Trecho do texto
A diversidade religiosa foi um argumento usado pelo presidente da Liga Independente dos Guias de Turismo do Rio, Arnaldo Bichucher, para justificar o feito. "O Rio de Janeiro precisa incentivar cada vez mais o respeito à diversidade religiosa. Eu, por exemplo, sou judeu e vejo essa mudança com alegria porque significa respeito a uma religião. Além disso, esse tipo de movimento vai ser visto com tão bons olhos que vai atrair mais turistas para a cidade. Esse pode ser um grande exemplo que podemos dar ao mundo, ainda mais agora que acabamos de ver Exu sendo campeão do desfile das escolas de samba", ponderou.
O professor de Teoria e História das Artes, Diego Ramos, explicou que as obras de arte urbanas têm uma premissa importante, diferente das obras que estão em museus; em que a pessoa vai até o museu com um contexto de ter acesso a um tipo de arte e pensamento. "Diferente disso a arte urbana, ao meu ver, é problemática. Hoje em dia, temos tido muitos questionamentos sobre esculturas que são vistas como racistas, porque normalmente representam uma elite branca, escravocrata por exemplo. Tivemos casos de estátuas que foram quebradas. Acho que quando uma obra de arte urbana, que está exposta ao público que não necessariamente de aprender e essa pessoa se sente ofendida, e isso fere algum direito dela; essa arte precisa ser contextualizada. Uma placa pode explicar essa obra", contextualizou.
O também artista plástico, pintor e desenhista ainda completou com um questionamento: qual o valor aquela obra dialoga? "Se é uma obra de arte que tem um valor cultural e histórico relevante é preciso destacar esse valor e multiplicar, fazer a população entender. Acho que é passível de remoção e podemos tirar uma obra de arte daquele contexto que foi inserida. Isso é rotineiro na história da arte, deslocar esculturas, pinturas e murais quando ferem algum direito de alguém. Isso dá margem para novos questionamentos e é preciso de uma fundamentação e análise de cada caso", frisou.
De acordo com a Prefeitura do Rio, os azulejos serão colocados numa parte da escadaria Selarón onde ainda existe uma parede branca, numa posição privilegiada para a visualização das peças.

Dados fornecidos
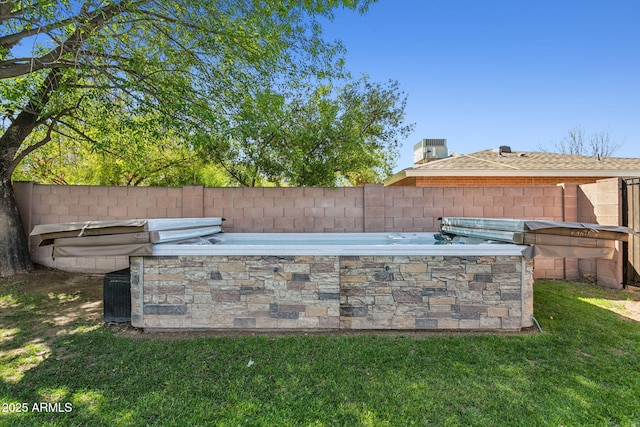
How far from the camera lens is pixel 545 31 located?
--
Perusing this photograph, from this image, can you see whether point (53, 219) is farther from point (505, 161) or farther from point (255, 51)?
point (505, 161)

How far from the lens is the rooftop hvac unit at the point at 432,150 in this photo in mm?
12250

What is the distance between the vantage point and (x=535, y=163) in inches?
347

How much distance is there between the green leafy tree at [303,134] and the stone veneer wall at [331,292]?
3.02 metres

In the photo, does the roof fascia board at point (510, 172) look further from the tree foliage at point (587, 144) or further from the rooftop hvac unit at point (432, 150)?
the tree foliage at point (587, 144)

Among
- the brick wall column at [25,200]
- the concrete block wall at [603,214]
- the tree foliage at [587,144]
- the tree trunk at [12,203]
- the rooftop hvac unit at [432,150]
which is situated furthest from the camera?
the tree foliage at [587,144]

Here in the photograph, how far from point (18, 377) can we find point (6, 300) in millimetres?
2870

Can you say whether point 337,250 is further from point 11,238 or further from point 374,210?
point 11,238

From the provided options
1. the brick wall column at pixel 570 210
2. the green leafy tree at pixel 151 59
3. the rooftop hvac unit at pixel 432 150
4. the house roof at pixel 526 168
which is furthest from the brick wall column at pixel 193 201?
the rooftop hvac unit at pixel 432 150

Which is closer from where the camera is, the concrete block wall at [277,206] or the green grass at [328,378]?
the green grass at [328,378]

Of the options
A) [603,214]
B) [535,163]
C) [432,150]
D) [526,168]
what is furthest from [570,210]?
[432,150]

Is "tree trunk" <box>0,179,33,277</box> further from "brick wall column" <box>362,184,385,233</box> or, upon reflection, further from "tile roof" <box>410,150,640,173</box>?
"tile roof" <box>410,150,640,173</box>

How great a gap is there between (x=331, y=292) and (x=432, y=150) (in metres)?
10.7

Tarefa 1
Segundo o texto sobre a escadaria Selarón, em que parte da escadaria a Prefeitura do Rio colocará os azulejos?
Tarefa 2
Enumere todas as ocupações que o texto sobre a escadaria Selarón atribui a Diego Ramos.
Tarefa 3
Escreva a continuação do texto sobre a escadaria Selarón, começando logo após a sua última frase.
A listagem foi retirada de uma fonte diferente da do texto.

Resposta 1
Numa parte da escadaria Selarón onde ainda existe uma parede branca, numa posição privilegiada para a visualização das peças.

Resposta 2
Professor de Teoria e História das Artes, artista plástico, pintor e desenhista.

Resposta 3
DETALHES DA ESCADARIA
A Escadaria do Convento de Santa Teresa é tradicionalmente conhecida como Escadaria Selarón e é um dos pontos turísticos mais visitados do Rio de Janeiro. A escadaria tem 125 metros de comprimento, 250 degraus e mais de dois mil azulejos. A obra de arte foi feita pelo ceramista chileno Jorge Selarón, que morava em frente à escada e, em 1990, começou a modificar o local. De acordo com a RioTur, essa é a terceira atração mais buscada pelos turistas, atrás somente do Cristo Redentor e do Pão de Açúcar. Em janeiro de 2013, Jorge foi encontrado morto, na própria escadaria, aos 65 anos.
NITERÓI TAMBÉM TEM UMA ESCADARIA COM 125 DEGRAUS
A cidade de Niterói também tem um local, em Charitas, conhecido como Escadaria do Mosaico. A intervenção artística foi idealizada pela artista plástica Leila Barboza como parte de seu estudo de mestrado. Ela explica que a escadaria tem 35m² de mosaicos de azulejos, além dos degraus, bancos, mesas e painéis que também receberam os ladrilhos. Ao todo são 125 degraus decorados divididos por quatro platôs e 120 pessoas participaram das obras.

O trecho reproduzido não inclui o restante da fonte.